After going through your treatment do you think that it made you mentally stronger?
“It has made me more appreciative of my health and puts things in perspective for me. For example if I am stressed out about an exam I need to take or a paper I need to write I sit back and say to myself “It’s okay you have been through worse” in the long run things will work out when they need to”
What advice would you give to any patients that are going through what you had to go through?
“It’s hard and it’s not the best. I remember my doctor told me that it is going to suck for a while but you will only get better and things will be good again. He said this to me the very first day I started treatment and this is still advice that I carry with me today.”

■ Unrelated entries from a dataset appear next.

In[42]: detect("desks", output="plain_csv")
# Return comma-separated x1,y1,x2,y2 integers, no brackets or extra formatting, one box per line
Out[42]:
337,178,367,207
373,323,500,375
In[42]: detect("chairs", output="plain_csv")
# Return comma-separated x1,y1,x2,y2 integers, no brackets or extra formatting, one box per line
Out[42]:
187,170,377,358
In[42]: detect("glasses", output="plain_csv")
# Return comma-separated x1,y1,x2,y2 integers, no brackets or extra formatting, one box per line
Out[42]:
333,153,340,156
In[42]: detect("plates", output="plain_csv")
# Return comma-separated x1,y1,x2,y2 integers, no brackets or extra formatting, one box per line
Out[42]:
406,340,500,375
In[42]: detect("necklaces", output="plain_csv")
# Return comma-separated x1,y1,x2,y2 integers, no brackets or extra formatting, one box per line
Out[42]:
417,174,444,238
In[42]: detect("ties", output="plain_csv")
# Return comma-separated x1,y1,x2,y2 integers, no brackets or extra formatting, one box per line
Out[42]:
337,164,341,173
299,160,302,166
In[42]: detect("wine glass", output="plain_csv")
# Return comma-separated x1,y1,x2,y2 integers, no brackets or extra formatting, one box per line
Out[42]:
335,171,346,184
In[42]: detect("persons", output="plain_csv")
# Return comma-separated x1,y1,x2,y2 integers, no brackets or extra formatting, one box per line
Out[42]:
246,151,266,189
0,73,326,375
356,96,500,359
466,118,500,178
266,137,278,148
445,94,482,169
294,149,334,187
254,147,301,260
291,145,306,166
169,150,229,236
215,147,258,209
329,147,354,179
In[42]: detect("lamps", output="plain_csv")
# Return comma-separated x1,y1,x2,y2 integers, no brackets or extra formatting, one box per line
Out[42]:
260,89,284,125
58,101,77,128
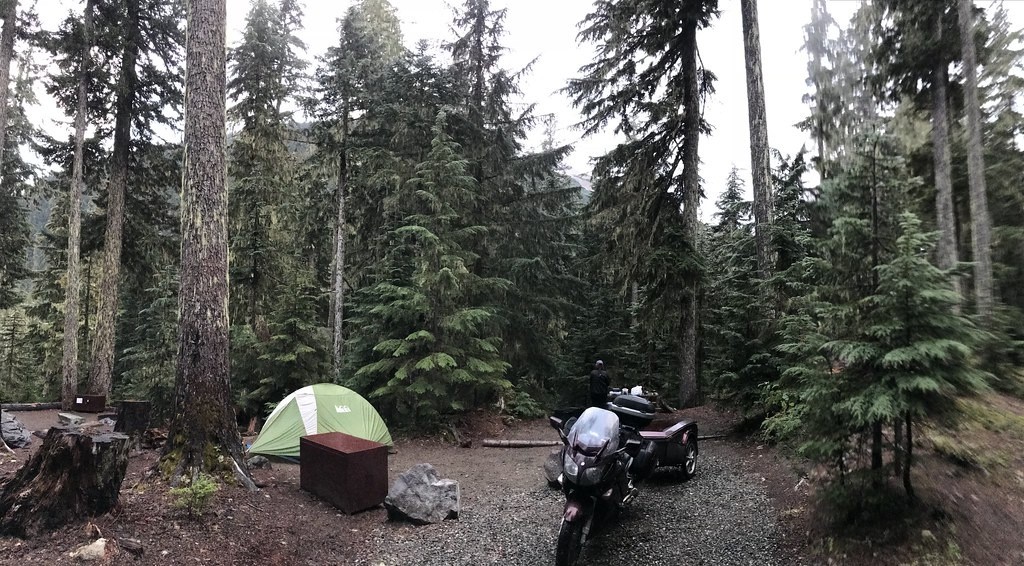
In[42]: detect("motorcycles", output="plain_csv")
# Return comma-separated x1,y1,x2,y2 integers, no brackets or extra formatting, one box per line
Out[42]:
547,395,658,566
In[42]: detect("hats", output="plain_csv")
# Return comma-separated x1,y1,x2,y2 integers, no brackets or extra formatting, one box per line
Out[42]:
595,360,603,367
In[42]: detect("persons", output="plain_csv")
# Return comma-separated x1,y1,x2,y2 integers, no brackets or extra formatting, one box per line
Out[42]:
590,360,611,410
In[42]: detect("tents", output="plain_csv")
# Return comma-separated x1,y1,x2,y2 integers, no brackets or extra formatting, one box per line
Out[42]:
245,383,397,465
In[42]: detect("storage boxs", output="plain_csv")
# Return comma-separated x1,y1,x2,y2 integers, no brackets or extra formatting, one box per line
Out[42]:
301,431,390,515
73,394,106,412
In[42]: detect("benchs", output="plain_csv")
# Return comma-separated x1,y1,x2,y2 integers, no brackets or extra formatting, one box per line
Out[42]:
58,413,84,426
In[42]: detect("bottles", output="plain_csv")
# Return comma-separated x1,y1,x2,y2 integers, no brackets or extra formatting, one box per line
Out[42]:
245,444,252,448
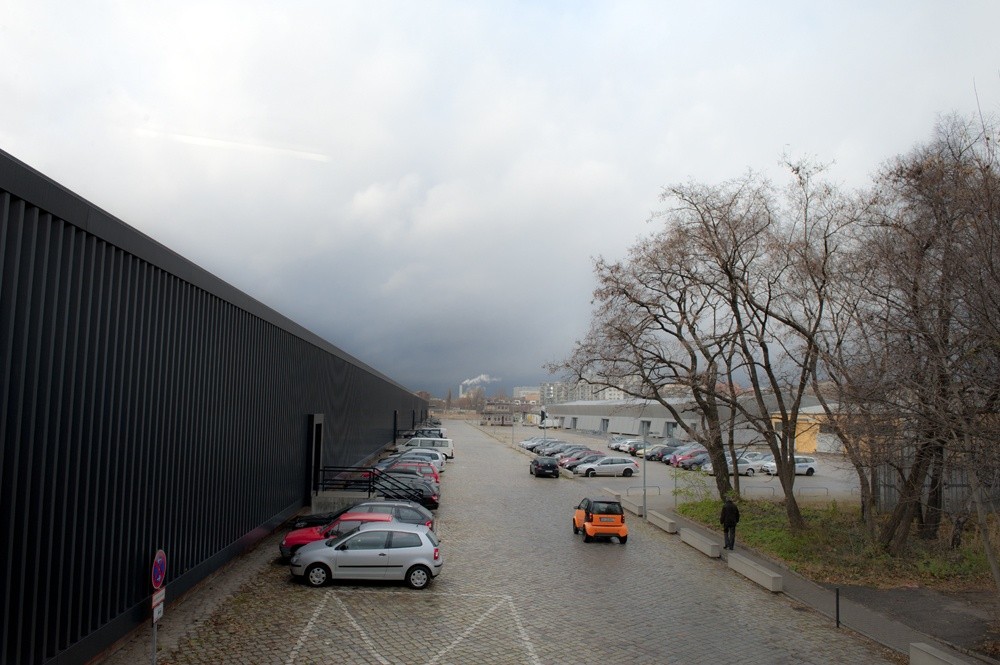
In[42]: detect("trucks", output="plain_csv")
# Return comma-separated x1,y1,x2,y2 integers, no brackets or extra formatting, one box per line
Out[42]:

What are your plans after graduation?
“I’m hoping to become a child life specialist for a children’s hospital. I would like to work with kids that are being treated for cancer, but just working with kids in general will be great as well. It’s a long process to become a child life specialist but I am working towards it and I know that I will be able to reach that goal eventually”.
Why the focus on a career with children?
“I come from a very big family with me being the oldest grandchild, so I have a lot of younger cousins. I am used to being around younger kids and I feel like I am good at communicating with them and I love goofing around with them. Kids are also very honest. I feel that as we get older we become more guarded and less open whereas kids will be open and honest with you. I have always loved that aspect about kids and being able to help them through one of the most difficult times in their lives means a lot to me”.
What do you think is the most important to have when a child or any patient is going through treatment?
“It is very important to still try and live your normal life. Going through treatment doesn’t mean that everything stops and you have to consistently go to the hospital. Yes, most of the time you will become tired, I know I slept a lot, and you could be in pain but I was still able to do a lot of things. I was able to come back and visit my friends here for a couple weekends, I was still able to meet with friends and family. My life wasn’t put on hold, and that’s something a lot of people think when treatment starts, instead I tried to do as much as possible when I had enough energy because I wanted to live my life as much as I could.